● DESCRIPTION OF THE TASK:
The reply to the records below should contain exactly the lines from the line with "北海道産クリームチーズのタルト" through the line with "Эро Ксения Бородина", and nothing besides.

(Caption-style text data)
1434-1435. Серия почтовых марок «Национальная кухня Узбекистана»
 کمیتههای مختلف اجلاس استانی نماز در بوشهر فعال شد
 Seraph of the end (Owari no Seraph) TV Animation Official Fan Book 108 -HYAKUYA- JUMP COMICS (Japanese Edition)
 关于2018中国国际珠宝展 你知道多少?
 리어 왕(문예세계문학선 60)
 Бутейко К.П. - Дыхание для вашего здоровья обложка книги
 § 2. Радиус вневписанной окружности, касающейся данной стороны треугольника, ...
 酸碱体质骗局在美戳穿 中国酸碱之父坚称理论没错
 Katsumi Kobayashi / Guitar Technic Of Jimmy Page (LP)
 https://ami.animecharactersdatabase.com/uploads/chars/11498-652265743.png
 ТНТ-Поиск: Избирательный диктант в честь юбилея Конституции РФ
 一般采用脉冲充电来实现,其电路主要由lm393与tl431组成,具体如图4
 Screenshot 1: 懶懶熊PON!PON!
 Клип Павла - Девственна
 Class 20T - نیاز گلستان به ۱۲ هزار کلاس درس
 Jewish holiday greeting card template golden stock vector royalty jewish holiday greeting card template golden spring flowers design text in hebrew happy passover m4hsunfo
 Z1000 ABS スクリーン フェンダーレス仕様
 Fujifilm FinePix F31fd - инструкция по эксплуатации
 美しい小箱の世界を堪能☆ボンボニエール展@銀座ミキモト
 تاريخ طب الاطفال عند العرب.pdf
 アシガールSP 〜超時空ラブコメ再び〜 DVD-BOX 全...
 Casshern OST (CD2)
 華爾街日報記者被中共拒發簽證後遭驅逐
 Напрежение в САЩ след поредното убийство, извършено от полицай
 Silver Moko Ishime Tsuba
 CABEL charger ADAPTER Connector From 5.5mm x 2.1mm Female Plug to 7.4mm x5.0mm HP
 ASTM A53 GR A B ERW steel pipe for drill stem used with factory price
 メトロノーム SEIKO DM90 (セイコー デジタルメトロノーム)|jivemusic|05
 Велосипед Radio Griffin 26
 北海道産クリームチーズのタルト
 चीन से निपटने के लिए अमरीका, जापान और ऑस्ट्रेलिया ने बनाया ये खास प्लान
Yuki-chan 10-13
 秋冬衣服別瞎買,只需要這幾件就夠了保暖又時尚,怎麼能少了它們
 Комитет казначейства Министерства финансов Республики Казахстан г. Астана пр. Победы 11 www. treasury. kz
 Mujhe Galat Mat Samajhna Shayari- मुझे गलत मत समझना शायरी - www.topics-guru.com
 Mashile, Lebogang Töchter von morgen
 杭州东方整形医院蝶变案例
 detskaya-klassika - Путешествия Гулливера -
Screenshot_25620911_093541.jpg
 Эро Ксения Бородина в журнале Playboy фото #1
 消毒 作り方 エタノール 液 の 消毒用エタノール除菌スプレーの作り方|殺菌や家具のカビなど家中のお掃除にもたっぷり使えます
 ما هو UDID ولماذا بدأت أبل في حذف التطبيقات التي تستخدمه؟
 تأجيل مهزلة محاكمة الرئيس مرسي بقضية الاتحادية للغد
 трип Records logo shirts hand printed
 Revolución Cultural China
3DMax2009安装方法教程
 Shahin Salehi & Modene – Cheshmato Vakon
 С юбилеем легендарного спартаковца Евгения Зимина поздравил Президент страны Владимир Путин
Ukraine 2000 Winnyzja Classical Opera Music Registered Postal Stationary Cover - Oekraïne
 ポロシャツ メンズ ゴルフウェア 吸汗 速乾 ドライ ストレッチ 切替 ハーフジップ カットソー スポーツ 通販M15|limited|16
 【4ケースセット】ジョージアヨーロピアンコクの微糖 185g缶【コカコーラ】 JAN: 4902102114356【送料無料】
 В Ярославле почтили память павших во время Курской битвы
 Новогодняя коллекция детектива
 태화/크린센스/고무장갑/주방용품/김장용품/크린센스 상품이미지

● EXERCISE SOLUTION:
 北海道産クリームチーズのタルト
 चीन से निपटने के लिए अमरीका, जापान और ऑस्ट्रेलिया ने बनाया ये खास प्लान
Yuki-chan 10-13
 秋冬衣服別瞎買,只需要這幾件就夠了保暖又時尚,怎麼能少了它們
 Комитет казначейства Министерства финансов Республики Казахстан г. Астана пр. Победы 11 www. treasury. kz
 Mujhe Galat Mat Samajhna Shayari- मुझे गलत मत समझना शायरी - www.topics-guru.com
 Mashile, Lebogang Töchter von morgen
 杭州东方整形医院蝶变案例
 detskaya-klassika - Путешествия Гулливера -
Screenshot_25620911_093541.jpg
 Эро Ксения Бородина в журнале Playboy фото #1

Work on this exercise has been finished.